=== Begin Enclosure ===

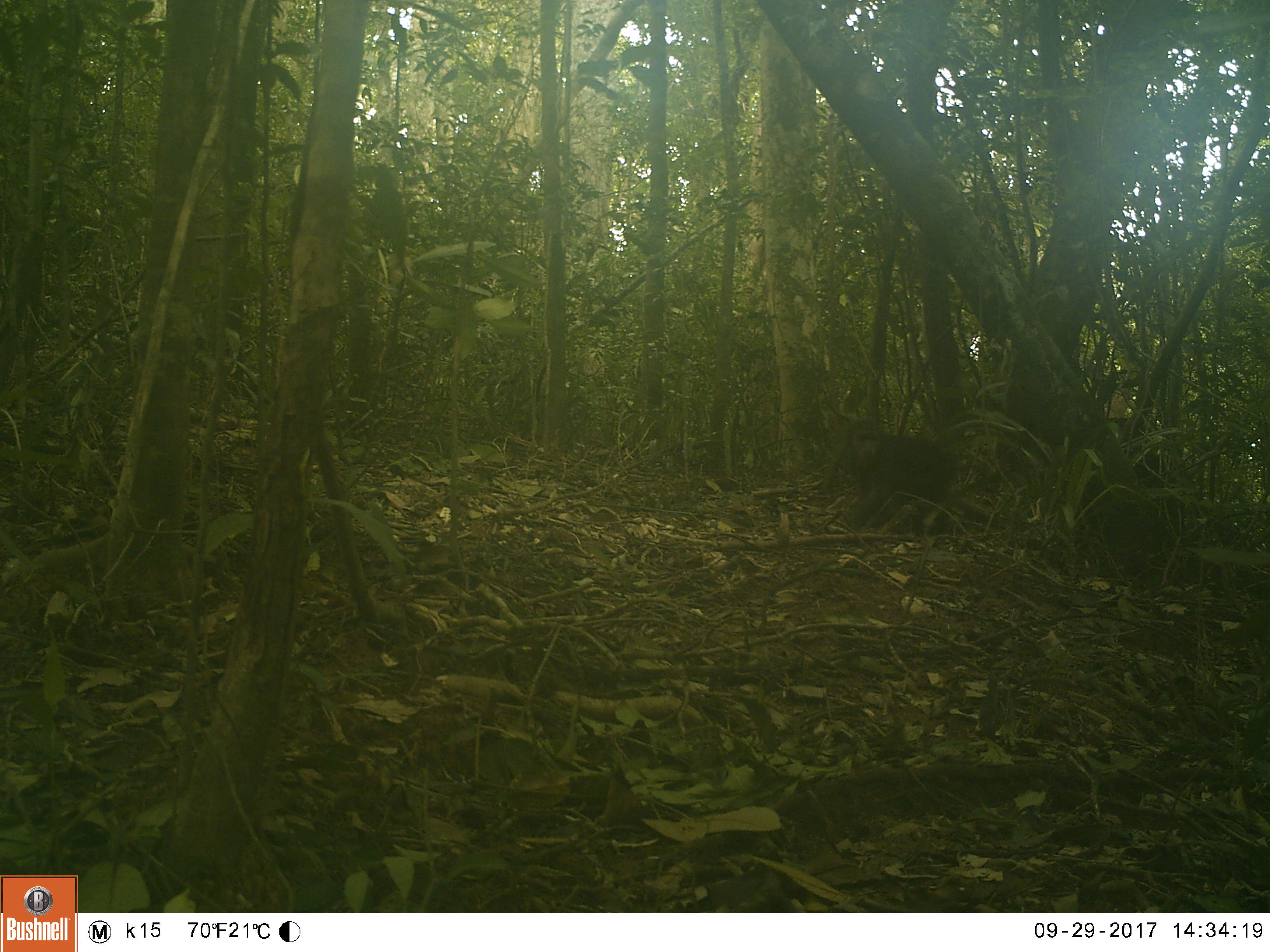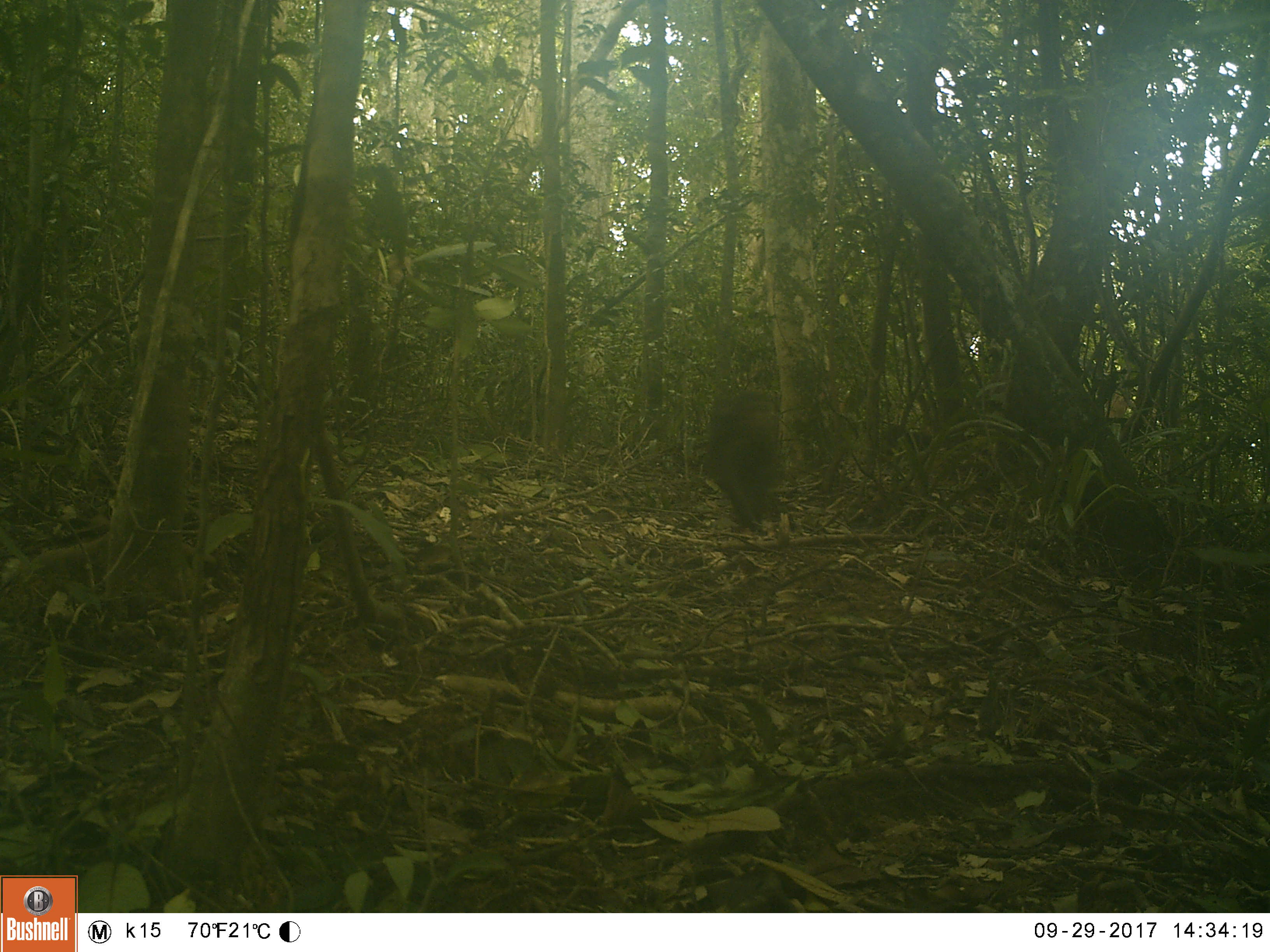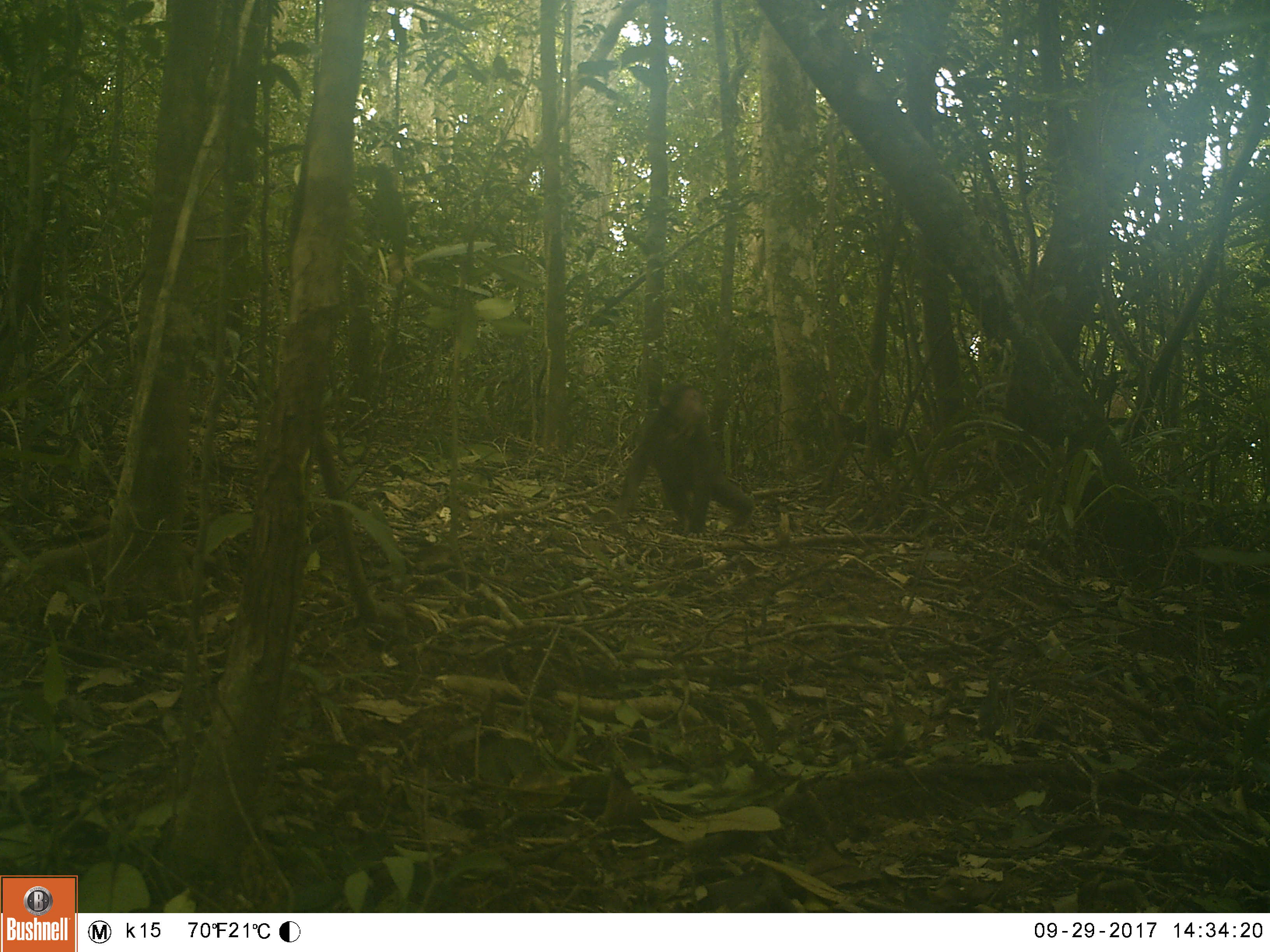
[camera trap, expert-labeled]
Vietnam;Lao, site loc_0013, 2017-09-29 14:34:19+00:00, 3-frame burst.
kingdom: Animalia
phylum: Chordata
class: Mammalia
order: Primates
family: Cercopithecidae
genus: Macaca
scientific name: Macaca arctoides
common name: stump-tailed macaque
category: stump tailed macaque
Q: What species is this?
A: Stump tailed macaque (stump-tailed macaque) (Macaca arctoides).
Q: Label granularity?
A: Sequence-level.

=== End Enclosure ===

YOUR GOAL: Your task is an exact printout of the records above, with no pictures.

RESULT:
[camera trap, expert-labeled]
Vietnam;Lao, site loc_0013, 2017-09-29 14:34:19+00:00, 3-frame burst.
kingdom: Animalia
phylum: Chordata
class: Mammalia
order: Primates
family: Cercopithecidae
genus: Macaca
scientific name: Macaca arctoides
common name: stump-tailed macaque
category: stump tailed macaque
Q: What species is this?
A: Stump tailed macaque (stump-tailed macaque) (Macaca arctoides).
Q: Label granularity?
A: Sequence-level.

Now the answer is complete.